When Family Becomes an Idol (Part 2 of Rachel and Leah)

Description

Families are God’s plan and can reflect God’s beauty. But even good things like families, when they become more important than God, can become sinful.

What is the difference between cherishing our husband and children and making idols of them? We know both marriage and children are gifts from God and God absolutely delights in harmonious families (Psalm 133). Many of you are too young to know about the television show “Father Knows Best,” but in many ways it did illustrate the beauty of a harmonious family. WHAT COULD POSSIBLY BE WRONG WITH THAT?

Nothing. Families are God’s plan, God’s gift, and can reflect God’s beauty. Psalm 133 sings of the beauty of a harmonious family.

But even good things, when they become more important than God, when seen as the ultimate, can become sin. How clearly this can be seen in the lives of Leah and Rachel.

This is a challenging study, but this group is definitely up to it!

1. Read Genesis 29:21-30.

A. How is this incident a “deja vu” for the trickster Jacob? (See Genesis 27)

B. Put yourself in Leah’s place. How do you think she felt about her wedding night with Jacob? Did Jacob murmur Rachel’s name?

C. How do you think she felt about Jacob’s response in the morning?

D. Tim Keller said, “When you long for Rachel (something other than God to fulfill you), you always  wake up with Leah.” Share a time when you were sure something would fulfill you, you got it, and you were disappointed.

2. Read Genesis 29:31-35.

A. Meditate on verse 31. What does this tell you about God and His mercy? What does this mean to you? (Don’t go too fast through this one.)

B. List the names Leah gave her children and how the fourth son shows a change in her heart. Some of the godliest women I know have had hard marriages — unbelieving and difficult husbands. Like Leah, they woke up to realize that their hope was in God. And they pressed into Him, experiencing greater intimacy with Him.

C. Some of you have already seen that Judah was the son that was in the line to the Messiah. Reflect upon this.

3. Read Genesis 30.

A. What was Rachel’s “Rachel?” (What did she think she had to have to be fulfilled?)

B. Meditate on the name of her second son. What are some wrong reasons for having children? What are right reasons?

C. How can you know if you are too enmeshed with your children? What are some red flags?

D. What are some signs that you have a healthy relationship with your children?

E. What are some red flags that a local church may have elevated the family over Christ?

F. How do you see God’s mercy with Leah? With Rachel?
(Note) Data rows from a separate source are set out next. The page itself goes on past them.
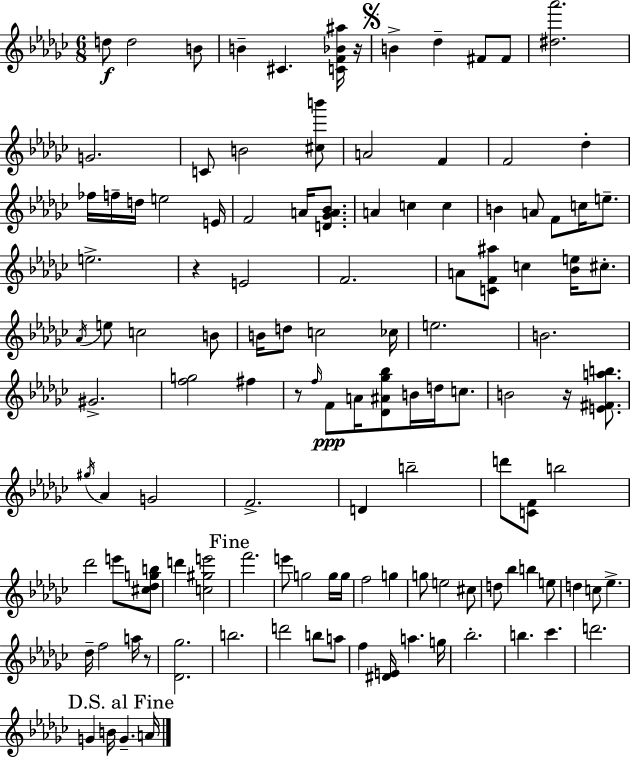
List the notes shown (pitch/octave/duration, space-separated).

D5/e D5/h B4/e B4/q C#4/q. [C4,F4,Bb4,A#5]/s R/s B4/q Db5/q F#4/e F#4/e [D#5,Ab6]/h. G4/h. C4/e B4/h [C#5,B6]/e A4/h F4/q F4/h Db5/q FES5/s F5/s D5/s E5/h E4/s F4/h A4/s [D4,Gb4,A4,Bb4]/e. A4/q C5/q C5/q B4/q A4/e F4/e C5/s E5/e. E5/h. R/q E4/h F4/h. A4/e [C4,F4,A#5]/e C5/q [Bb4,E5]/s C#5/e. Ab4/s E5/e C5/h B4/e B4/s D5/e C5/h CES5/s E5/h. B4/h. G#4/h. [F5,G5]/h F#5/q R/e F5/s F4/e A4/s [Db4,A#4,Gb5,Bb5]/e B4/s D5/s C5/e. B4/h R/s [E4,F#4,A5,B5]/e. G#5/s Ab4/q G4/h F4/h. D4/q B5/h D6/e [C4,F4]/e B5/h Db6/h E6/e [C#5,Db5,G5,B5]/e D6/q [C5,G#5,E6]/h F6/h. E6/e G5/h G5/s G5/s F5/h G5/q G5/e E5/h C#5/e D5/e Bb5/q B5/q E5/e D5/q C5/e Eb5/q. Db5/s F5/h A5/s R/e [Db4,Gb5]/h. B5/h. D6/h B5/e A5/e F5/q [D#4,E4]/s A5/q. G5/s Bb5/h. B5/q. CES6/q. D6/h. G4/q B4/s G4/q. A4/s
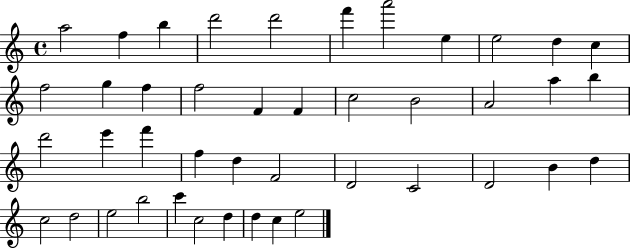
A5/h F5/q B5/q D6/h D6/h F6/q A6/h E5/q E5/h D5/q C5/q F5/h G5/q F5/q F5/h F4/q F4/q C5/h B4/h A4/h A5/q B5/q D6/h E6/q F6/q F5/q D5/q F4/h D4/h C4/h D4/h B4/q D5/q C5/h D5/h E5/h B5/h C6/q C5/h D5/q D5/q C5/q E5/h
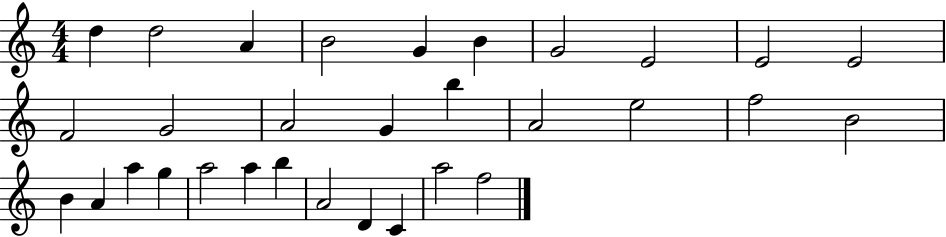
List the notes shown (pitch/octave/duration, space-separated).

D5/q D5/h A4/q B4/h G4/q B4/q G4/h E4/h E4/h E4/h F4/h G4/h A4/h G4/q B5/q A4/h E5/h F5/h B4/h B4/q A4/q A5/q G5/q A5/h A5/q B5/q A4/h D4/q C4/q A5/h F5/h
What does this mean to you?

4. Meditate on Luke 14:25-27.

A. Is there a paraphrase or translation that helps you with this hard saying? If so, share it.

B. What do you think Jesus means by this?

C. How might this apply to your life?

5. Explain the difference between cherishing your husband and children and making idols of them. If you get this right, in practical ways, what would it look like?

6. Consider Genesis 31:19 and 31:33-35.

A. What happened here?

B. Leslie Williams writes: “Like Rachel, we hide our gods under our skirts, wondering why we are  not whole, why we are not reconciled to the God we profess.” Write a prayer here, confessing sin, asking for His power to have Christ, and Christ alone be your God.